Background: Geriatric conditions, such as incontinence and falling, are not part of the traditional disease model of medicine and may be overlooked in the care of older adults. The prevalence of geriatric conditions and their effect on health and disability in older adults has not been investigated in population-based samples.
Objective: To investigate the prevalence of geriatric conditions and their association with dependency in activities of daily living by using nationally representative data.
Design: Cross-sectional analysis.
Setting: Health and Retirement Study survey administered in 2000.
Participants: Adults age 65 years or older (n = 11 093, representing 34.5 million older Americans) living in the community and in nursing homes.
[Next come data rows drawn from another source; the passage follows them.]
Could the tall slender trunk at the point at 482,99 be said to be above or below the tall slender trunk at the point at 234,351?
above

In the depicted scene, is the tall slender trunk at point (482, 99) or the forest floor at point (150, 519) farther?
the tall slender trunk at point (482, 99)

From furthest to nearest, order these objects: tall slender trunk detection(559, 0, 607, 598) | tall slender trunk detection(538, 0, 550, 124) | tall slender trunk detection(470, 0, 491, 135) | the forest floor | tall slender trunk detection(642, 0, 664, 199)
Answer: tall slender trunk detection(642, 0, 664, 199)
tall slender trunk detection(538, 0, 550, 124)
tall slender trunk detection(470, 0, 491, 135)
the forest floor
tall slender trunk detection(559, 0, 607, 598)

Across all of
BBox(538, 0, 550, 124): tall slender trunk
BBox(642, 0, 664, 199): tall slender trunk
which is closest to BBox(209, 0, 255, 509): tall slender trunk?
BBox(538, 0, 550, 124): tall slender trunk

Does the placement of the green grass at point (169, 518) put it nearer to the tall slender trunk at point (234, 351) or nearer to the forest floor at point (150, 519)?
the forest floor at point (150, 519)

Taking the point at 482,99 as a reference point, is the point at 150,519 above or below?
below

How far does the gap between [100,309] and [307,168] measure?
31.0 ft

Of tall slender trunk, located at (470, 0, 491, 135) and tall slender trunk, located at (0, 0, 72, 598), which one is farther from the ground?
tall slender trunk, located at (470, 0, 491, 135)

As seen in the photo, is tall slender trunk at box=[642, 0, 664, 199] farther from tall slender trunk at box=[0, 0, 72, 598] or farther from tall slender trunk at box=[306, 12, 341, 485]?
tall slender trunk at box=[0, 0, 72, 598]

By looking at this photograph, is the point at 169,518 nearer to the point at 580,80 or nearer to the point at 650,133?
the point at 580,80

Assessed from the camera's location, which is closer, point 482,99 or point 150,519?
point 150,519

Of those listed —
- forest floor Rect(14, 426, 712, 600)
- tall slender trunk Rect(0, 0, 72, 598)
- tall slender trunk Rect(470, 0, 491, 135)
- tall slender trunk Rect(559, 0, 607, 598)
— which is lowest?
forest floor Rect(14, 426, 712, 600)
Measurements: Geriatric conditions (cognitive impairment, falls, incontinence, low body mass index, dizziness, vision impairment, hearing impairment) and dependency in activities of daily living (bathing, dressing, eating, transferring, toileting).
Results: Of adults age 65 years or older, 49.9% had 1 or more geriatric conditions. Some conditions were as prevalent as common chronic diseases, such as heart disease and diabetes. The association between geriatric conditions and dependency in activities of daily living was strong and significant, even after adjustment for demographic characteristics and chronic diseases (adjusted risk ratio, 2.1 [95% CI, 1.9 to 2.4] for 1 geriatric condition, 3.6 [CI, 3.1 to 4.1] for 2 conditions, and 6.6 [CI, 5.6 to 7.6] for > or =3 conditions).
Limitations: The study was cross-sectional and based on self-reported data. Because measures were limited by the survey questions, important conditions, such as delirium and frailty, were not assessed. Survival biases may influence the estimates.
Conclusions: Geriatric conditions are similar in prevalence to chronic diseases in older adults and in some cases are as strongly associated with disability. The findings suggest that geriatric conditions, although not a target of current models of health care, are important to the health and function of older adults and should be addressed in their care.